**Collected data entries:**
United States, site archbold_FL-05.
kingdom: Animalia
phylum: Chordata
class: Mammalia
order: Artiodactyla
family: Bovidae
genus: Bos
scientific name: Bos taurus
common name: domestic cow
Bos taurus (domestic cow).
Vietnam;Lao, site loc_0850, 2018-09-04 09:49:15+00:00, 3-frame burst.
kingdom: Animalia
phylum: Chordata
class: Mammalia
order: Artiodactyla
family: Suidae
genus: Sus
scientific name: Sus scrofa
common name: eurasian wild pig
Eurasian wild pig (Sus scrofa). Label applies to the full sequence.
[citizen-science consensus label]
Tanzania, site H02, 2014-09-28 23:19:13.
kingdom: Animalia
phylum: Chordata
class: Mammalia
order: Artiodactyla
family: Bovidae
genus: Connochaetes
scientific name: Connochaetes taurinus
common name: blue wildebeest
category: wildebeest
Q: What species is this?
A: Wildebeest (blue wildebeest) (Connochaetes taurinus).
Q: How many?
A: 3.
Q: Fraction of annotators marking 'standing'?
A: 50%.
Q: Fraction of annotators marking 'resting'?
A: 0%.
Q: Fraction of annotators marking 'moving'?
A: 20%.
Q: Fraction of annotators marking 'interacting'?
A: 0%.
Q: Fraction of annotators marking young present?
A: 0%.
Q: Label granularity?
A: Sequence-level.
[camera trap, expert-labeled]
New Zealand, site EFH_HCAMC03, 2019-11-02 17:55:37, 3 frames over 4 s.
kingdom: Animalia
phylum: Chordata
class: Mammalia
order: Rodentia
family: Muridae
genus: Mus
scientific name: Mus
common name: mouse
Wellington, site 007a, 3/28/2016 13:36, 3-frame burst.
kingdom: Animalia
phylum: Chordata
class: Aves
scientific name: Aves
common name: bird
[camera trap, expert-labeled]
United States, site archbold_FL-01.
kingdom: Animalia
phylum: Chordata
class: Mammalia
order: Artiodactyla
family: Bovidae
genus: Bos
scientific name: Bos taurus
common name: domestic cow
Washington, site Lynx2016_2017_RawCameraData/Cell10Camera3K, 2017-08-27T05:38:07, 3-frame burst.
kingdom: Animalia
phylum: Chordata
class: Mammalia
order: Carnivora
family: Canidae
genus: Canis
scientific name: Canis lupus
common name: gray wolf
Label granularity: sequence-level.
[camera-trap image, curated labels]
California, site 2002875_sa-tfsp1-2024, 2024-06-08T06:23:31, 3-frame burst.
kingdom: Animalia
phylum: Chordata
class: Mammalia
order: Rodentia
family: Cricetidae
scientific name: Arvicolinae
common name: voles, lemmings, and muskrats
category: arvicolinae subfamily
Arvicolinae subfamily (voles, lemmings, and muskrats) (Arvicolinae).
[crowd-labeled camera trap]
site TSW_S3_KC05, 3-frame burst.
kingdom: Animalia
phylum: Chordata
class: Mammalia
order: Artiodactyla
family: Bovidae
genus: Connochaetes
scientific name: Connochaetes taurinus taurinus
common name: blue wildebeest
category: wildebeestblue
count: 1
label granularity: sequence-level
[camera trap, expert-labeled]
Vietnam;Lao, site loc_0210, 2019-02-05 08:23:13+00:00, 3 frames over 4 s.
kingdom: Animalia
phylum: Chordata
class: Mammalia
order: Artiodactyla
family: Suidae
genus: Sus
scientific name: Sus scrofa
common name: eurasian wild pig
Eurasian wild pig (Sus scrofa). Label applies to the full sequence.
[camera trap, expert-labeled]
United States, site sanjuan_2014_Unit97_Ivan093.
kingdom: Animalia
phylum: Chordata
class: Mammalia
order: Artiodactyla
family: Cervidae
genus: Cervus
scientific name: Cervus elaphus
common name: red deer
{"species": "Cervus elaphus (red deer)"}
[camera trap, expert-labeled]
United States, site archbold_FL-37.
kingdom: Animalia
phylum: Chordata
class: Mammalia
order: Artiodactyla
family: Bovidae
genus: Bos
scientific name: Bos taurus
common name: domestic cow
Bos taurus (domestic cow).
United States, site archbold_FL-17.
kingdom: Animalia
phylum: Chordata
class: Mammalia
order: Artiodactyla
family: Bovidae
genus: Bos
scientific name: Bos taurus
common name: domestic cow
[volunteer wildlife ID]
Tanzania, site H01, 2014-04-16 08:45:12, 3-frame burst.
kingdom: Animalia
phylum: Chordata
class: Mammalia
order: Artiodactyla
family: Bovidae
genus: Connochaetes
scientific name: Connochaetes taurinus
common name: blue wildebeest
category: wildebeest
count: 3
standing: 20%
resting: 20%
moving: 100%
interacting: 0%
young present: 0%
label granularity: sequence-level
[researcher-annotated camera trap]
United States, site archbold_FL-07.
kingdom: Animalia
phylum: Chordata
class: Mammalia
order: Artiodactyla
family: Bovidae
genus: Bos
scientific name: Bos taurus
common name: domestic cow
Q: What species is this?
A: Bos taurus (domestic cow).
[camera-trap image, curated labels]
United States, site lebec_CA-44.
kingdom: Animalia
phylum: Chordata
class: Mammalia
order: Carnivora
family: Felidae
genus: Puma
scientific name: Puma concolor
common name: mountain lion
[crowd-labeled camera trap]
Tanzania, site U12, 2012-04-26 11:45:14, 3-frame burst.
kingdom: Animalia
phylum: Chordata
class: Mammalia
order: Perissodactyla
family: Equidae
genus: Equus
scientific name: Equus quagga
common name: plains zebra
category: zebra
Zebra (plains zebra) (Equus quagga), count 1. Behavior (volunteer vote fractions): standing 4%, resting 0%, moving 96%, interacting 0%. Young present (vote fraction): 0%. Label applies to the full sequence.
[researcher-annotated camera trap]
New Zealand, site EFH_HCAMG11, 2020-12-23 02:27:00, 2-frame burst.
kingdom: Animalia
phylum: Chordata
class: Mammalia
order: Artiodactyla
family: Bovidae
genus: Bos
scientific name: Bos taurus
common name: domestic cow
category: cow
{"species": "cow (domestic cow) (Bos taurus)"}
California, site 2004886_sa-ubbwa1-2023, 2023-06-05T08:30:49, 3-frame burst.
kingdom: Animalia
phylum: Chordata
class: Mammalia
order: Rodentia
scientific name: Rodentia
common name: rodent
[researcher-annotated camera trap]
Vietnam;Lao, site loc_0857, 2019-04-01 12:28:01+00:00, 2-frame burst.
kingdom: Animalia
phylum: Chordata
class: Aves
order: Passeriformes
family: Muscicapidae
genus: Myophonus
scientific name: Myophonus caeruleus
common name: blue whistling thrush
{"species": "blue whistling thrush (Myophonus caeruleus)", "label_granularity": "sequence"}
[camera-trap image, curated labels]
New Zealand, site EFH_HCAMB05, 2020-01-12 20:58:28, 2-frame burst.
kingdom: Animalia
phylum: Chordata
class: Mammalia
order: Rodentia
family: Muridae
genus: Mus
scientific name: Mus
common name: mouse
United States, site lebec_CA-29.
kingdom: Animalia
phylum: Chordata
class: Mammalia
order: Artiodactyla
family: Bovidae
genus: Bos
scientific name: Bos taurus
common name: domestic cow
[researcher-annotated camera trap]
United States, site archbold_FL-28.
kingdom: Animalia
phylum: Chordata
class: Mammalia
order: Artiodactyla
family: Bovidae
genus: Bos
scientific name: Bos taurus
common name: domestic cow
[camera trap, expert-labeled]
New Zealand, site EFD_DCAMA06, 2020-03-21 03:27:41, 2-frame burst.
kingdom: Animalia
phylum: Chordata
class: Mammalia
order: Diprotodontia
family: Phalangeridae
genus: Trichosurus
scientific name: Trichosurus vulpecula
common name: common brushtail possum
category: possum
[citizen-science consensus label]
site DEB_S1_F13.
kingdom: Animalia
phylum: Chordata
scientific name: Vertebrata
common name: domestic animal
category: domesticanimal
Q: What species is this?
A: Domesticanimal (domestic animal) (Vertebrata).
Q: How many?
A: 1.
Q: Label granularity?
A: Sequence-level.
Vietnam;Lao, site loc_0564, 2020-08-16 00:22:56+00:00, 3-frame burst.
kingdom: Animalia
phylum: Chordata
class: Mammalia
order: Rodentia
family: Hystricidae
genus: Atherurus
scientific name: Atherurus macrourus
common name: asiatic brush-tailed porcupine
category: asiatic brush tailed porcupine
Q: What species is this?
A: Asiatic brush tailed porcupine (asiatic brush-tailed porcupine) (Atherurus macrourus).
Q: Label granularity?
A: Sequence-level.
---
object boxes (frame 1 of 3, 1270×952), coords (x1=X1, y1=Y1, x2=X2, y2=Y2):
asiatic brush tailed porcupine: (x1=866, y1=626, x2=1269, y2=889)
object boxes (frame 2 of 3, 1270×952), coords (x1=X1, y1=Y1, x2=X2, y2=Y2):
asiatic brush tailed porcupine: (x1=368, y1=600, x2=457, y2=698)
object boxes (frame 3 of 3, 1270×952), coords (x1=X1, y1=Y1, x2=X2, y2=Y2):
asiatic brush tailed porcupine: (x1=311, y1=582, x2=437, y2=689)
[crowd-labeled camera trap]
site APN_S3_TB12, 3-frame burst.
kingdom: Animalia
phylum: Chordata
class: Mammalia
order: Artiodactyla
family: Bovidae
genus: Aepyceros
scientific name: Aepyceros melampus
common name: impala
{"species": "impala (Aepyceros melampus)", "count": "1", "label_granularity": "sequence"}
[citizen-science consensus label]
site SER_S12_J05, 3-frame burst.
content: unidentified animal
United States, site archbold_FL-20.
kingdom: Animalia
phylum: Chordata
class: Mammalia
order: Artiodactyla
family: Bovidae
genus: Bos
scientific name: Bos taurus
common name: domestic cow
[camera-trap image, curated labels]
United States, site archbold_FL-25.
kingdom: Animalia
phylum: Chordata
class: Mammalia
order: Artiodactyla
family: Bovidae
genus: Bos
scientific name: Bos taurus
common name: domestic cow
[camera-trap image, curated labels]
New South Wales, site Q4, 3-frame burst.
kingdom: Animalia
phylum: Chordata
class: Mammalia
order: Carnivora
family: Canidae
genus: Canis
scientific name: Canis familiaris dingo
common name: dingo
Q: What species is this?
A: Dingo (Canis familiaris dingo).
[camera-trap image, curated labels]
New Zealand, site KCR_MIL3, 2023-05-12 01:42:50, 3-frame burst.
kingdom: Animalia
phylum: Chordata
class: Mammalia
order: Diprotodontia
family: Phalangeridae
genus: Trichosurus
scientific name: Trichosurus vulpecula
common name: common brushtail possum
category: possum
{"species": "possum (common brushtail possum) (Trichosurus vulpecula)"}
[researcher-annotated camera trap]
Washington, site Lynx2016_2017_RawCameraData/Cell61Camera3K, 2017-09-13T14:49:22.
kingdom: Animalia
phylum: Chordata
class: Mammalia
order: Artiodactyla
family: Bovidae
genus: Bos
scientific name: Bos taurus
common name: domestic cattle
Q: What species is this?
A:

**Task requirements:** Read through the data and copy every line where "caeruleus" shows up.

**Exercise answer:**
scientific name: Myophonus caeruleus
{"species": "blue whistling thrush (Myophonus caeruleus)", "label_granularity": "sequence"}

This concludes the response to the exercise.